___ SELECTED PASSAGE ___

- Date: December 30, 2022
- Season: 2022
- Stadium: Bank of America Stadium
- Location: Charlotte, North Carolina
- MVP: Jakorian Bennett (DB, Maryland)
- Favorite: NC State by 2
- Referee: Mike McCabe (Pac-12)
- Attendance: 37,228
- Payout: US$4,780,461

United States TV coverage
- Network: ESPN
- Announcers: Anish Shroff (play-by-play), Brock Osweiler (analyst), and Andraya Carter (sideline)

= 2022 Duke's Mayo Bowl =

Postseason college football bowl game

The 2022 Duke's Mayo Bowl was a college football bowl game played on December 30, 2022, at Bank of America Stadium in Charlotte, North Carolina. The 21st annual Duke's Mayo Bowl, the game featured the NC State Wolfpack from the Atlantic Coast Conference (ACC) and the Maryland Terrapins from the Big Ten Conference. The game began at 12:04 p.m. EST and was aired on ESPN. It was one of the 2022–23 bowl games concluding the 2022 FBS football season. The game's title sponsor was Duke's Mayonnaise.

==Teams==
This was the 21st edition of the game, though only the third under its current name; the bowl had gone by three other names since its inauguration in 2002. Consistent with conference tie-ins, the game featured the NC State Wolfpack from the Atlantic Coast Conference (ACC) and the Maryland Terrapins from the Big Ten Conference (B1G). This was the 71st meeting between NC State and Maryland, who spent 1953 to 2014 in the ACC together; entering the game, the all-time series was tied, 33–33–4. The teams last met in 2013, a contest also won by Maryland. This was NC State's 35th overall bowl game appearance and their fourth in this particular game, having competed in 2005, 2011, 2015. Maryland made their 29th overall bowl game appearance and their first in this particular game.

___

SET TASKS —
(1) Summarize the bowl game article in two sentences.
(2) Write out the bowl game article word for word between "- Favorite: NC" and "Andraya Carter (sideline)", inclusive.
(3) According to the bowl game article, in what year was the bowl inaugurated?
Rely only on the bowl game article, not on the material.

___ SUPPLIED MATERIAL ___

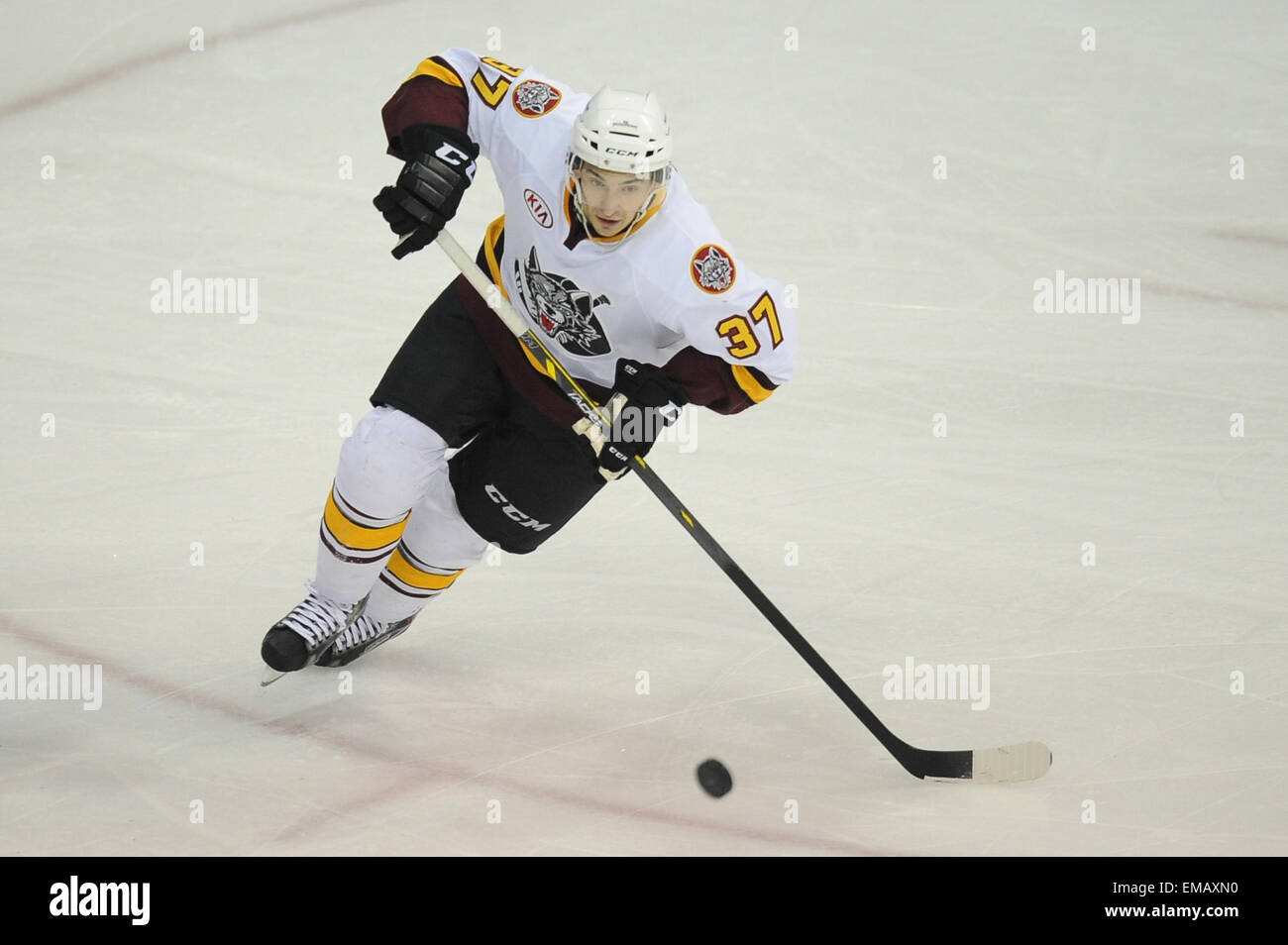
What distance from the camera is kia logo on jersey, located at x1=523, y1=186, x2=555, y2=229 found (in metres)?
2.86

___

CORRECT ANSWERS —
(1) The 2022 Duke's Mayo Bowl was played on December 30, 2022, at Bank of America Stadium in Charlotte, North Carolina. It matched the NC State Wolfpack of the Atlantic Coast Conference against the Maryland Terrapins of the Big Ten Conference in the two teams' 71st meeting, with the all-time series tied 33–33–4 entering the game.

(2)
- Favorite: NC State by 2
- Referee: Mike McCabe (Pac-12)
- Attendance: 37,228
- Payout: US$4,780,461

United States TV coverage
- Network: ESPN
- Announcers: Anish Shroff (play-by-play), Brock Osweiler (analyst), and Andraya Carter (sideline)

(3) 2002